This is the fighting age.
Put on your fighting clothes.
-Mother Jones
Hellraisers Journal, Thursday August 2, 1917
Report from Butte and Bisbee: Metal Miners Still Standing
From the International Socialist Review:
FROM BUTTE TO BISBEE
By JOHN MACDONALD
IF YOU have any red blood in your veins you will take off your hat and salute the fifty thousand copper miners who are fighting from Butte to Bisbee for the right to organize into one big union. They want a union big enough to take in the 500,000 unorganized men in the metal mining industry in this country.
For years their separate unions have been spied upon and broken up by Pinkerton and Burns detectives who were in the employ of the copper companies. They have been betrayed and double-crossed by many of their own officials who posed as union men, but were on the companies’ pay rolls.

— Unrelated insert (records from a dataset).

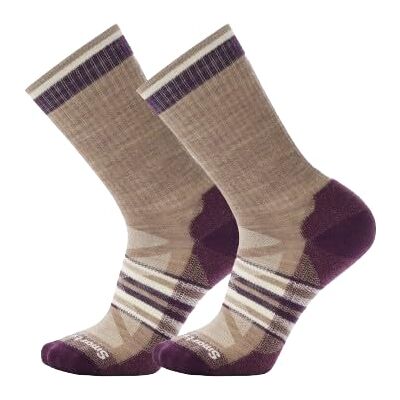 Smartwool Unisex utomhus ljus kudde besättningsstrumpa utomhus ljus kudde besättningsstrumpa (förpackning med 2) Smartwool Unisex utomhus ljus kudde besättningsstrumpa utomhus ljus kudde besättningsstrumpa (förpackning med 2)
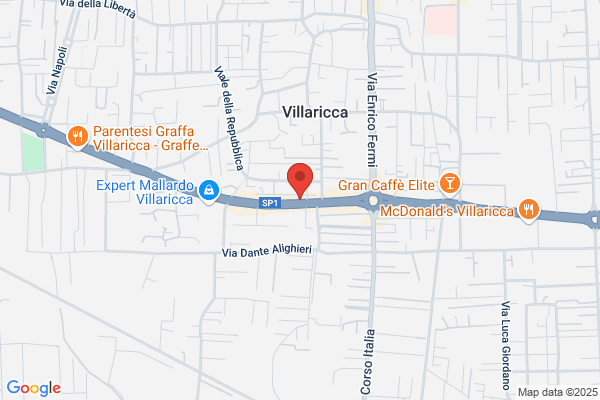 Mobili Riccio Group Srl
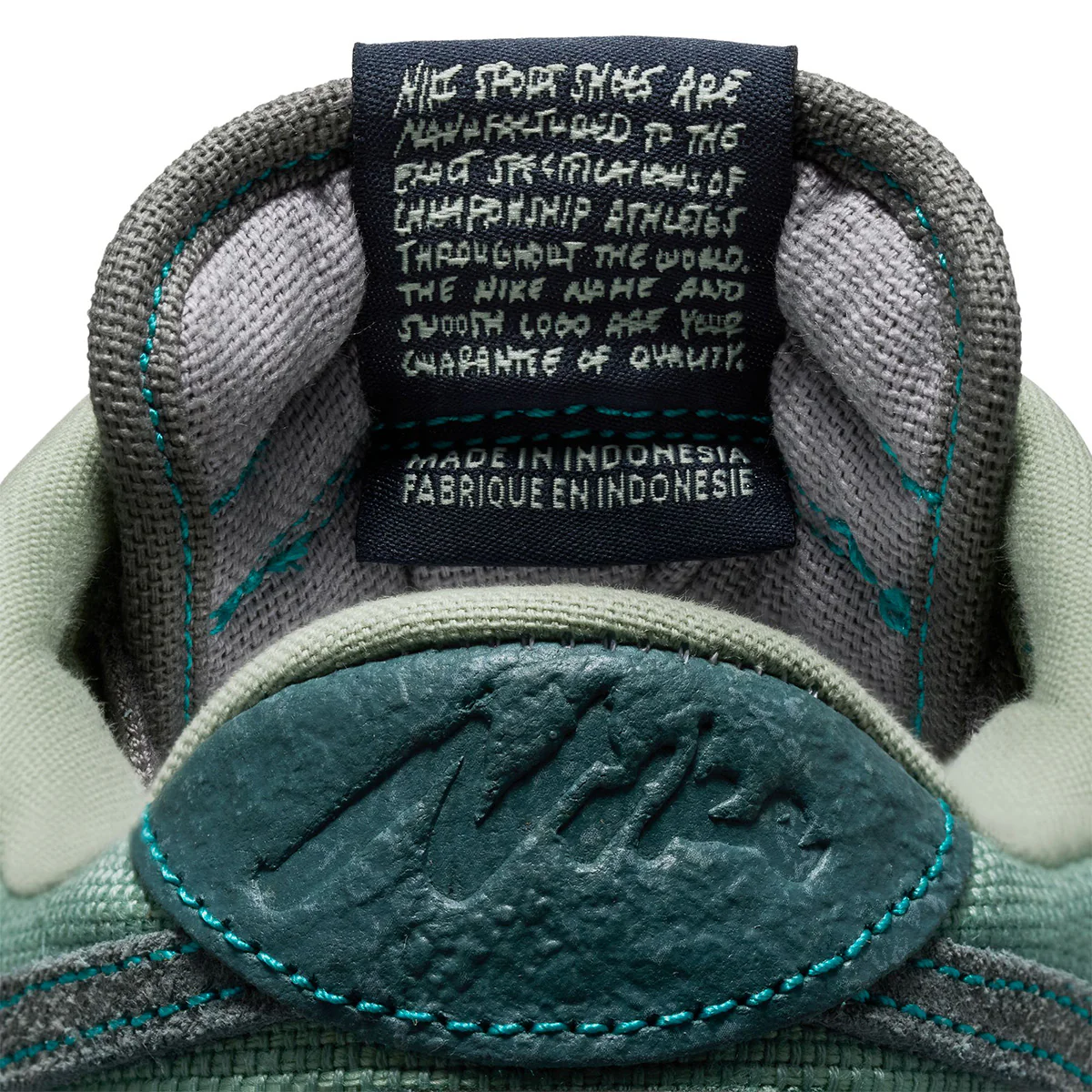 Dunk Low Retro SE 'PENCIL POINT/MINERAL SLATE/DARK OBSIDIAN' - Image 8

They have been buried and blown up by the hundreds in producing profits for the copper kings and they now demand and are going to get together in one big union, which will be under their control.
They are having to face government troops, company gun men, deportation from their homes and misrepresentation by a lying prostitute press—they are being accused of being “German sympathizers” and of having received huge wads of German money, by lying labor leaders. Hundreds have been torn from their homes, herded into cattle cars without food or drink and are now threatened by company-owned sheriffs with bull pens. Still they fight on! Every socialist who is a socialist and every union man who is a union man will support this strike of the copper men to the limit.
The big industrial walkout of metal mine workers in the copper industry is spreading rapidly over the entire west. The miners of Butte were the first to go out, 14,000 strong. The Arizona miners of Metal Mine Workers Industrial Union, No. 800, of the I. W. W., are refusing to scab on the miners of Butte. Bisbee, Globe, Miami, Clifton, Morenci, Jerome, and Golconda are already out, and the mines shut down.